What Builders Should Actually Think About

01

Evaluate on Your Tasks

Benchmark leadership on HumanEval and SWE-bench doesn't automatically transfer to your specific codebase. Before you bet production on GLM-5 or any open model, run it on a representative slice of your own work. This is the step teams skip most often.

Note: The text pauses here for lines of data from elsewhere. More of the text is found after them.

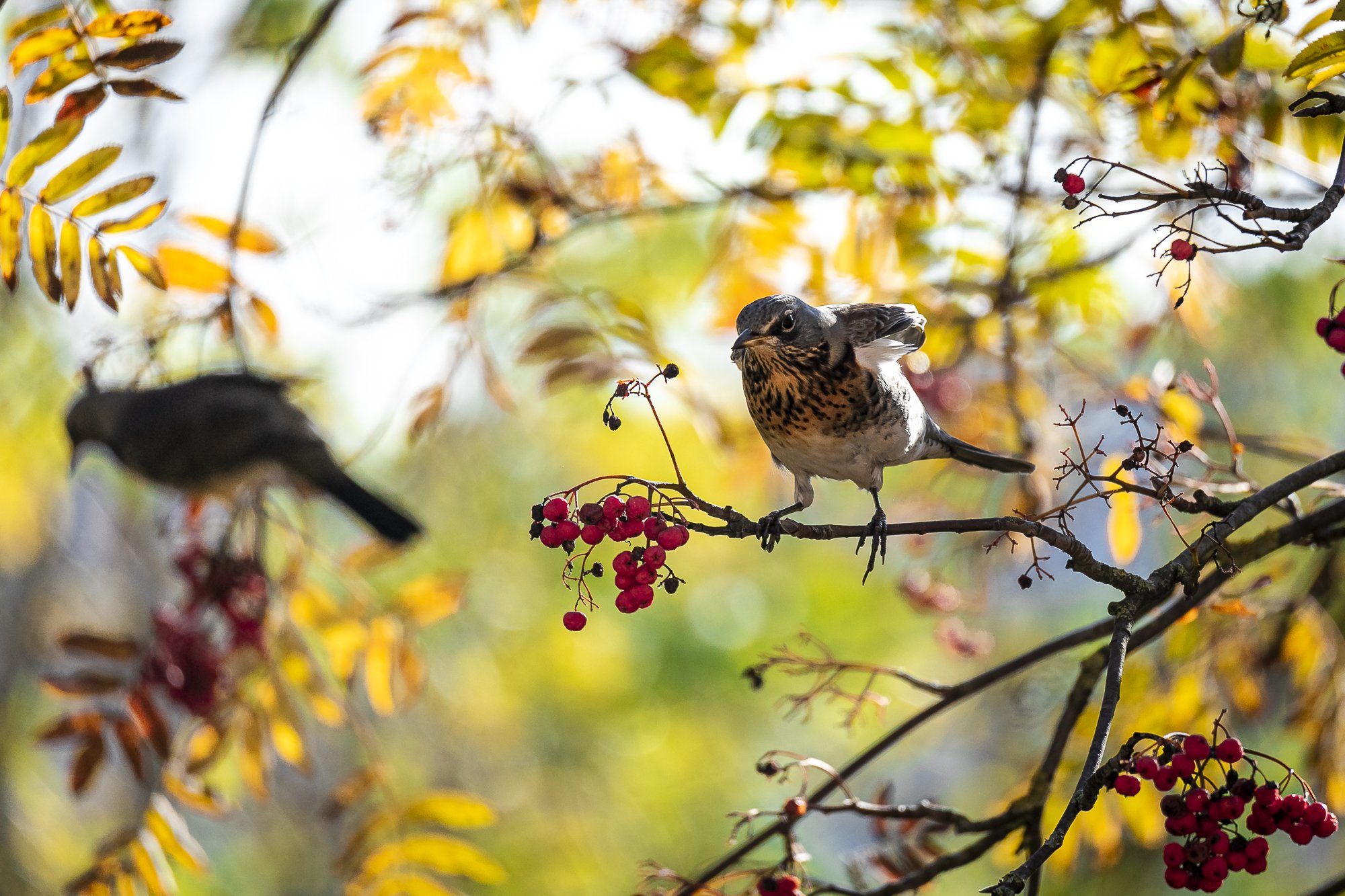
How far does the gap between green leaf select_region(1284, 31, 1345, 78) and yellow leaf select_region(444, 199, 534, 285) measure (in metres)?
1.88

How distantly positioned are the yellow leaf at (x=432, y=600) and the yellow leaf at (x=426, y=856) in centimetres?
50

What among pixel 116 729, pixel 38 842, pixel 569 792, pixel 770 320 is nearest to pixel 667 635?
pixel 569 792

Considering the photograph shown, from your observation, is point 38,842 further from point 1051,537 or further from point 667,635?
point 1051,537

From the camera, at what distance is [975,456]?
7.90 feet

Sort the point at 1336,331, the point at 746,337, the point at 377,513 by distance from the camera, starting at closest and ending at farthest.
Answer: the point at 1336,331 < the point at 746,337 < the point at 377,513

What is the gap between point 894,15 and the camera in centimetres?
273

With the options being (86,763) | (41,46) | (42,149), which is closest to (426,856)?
(86,763)

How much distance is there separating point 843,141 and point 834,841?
10.3 m

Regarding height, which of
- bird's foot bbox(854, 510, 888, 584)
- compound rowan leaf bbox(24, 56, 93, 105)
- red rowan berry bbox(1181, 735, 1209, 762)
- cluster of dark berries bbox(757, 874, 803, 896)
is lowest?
cluster of dark berries bbox(757, 874, 803, 896)

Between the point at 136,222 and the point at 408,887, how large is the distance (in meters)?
1.53

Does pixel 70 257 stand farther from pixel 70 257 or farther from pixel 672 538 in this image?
pixel 672 538

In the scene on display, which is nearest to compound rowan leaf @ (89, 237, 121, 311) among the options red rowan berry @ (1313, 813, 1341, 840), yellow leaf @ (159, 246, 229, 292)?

Benchmarks are signals, your eval is truth
02

Consider the Full Stack

An open model isn't free in production. You pay for hosting, observability, fallback logic, and engineering time. For many teams, a paid API is still cheaper in total cost of ownership. Open wins when you have reasons — compliance, privacy, offline, volume — that tip the balance.

TCO, not just token price
03

Hedge Your Model Choice

The capability gap between closed and open is shrinking faster than most roadmaps assume. Design your stack so swapping model providers is a config change, not a rewrite. The teams that locked into one vendor in 2024 are paying for it now.

Abstraction layer, not lock-in
04

Read the Chinese AI Press

Most of what's interesting in open-weight AI is being published in Chinese-language technical venues first and translated later. If you only read English AI news, you're reading the story six weeks late. Follow researchers directly on HuggingFace and X.

Follow the labs, not the pundits

The Bottom Line

The Verdict
The best open-weight AI is being built in China right now, and it's not a close call. If you're a working builder, GLM-5 is worth evaluating this week — not because of geopolitics, but because it's the best open coding model you can run on your own hardware.

Models don't have nationalities in any way that matters to the code you ship. They have weights, licenses, and benchmarks. GLM-5 has the best of all three for coding workflows right now, and it's free. Go pull it, run it on your stack, and see what it can do. That's the practitioner's job, regardless of which city the weights came out of.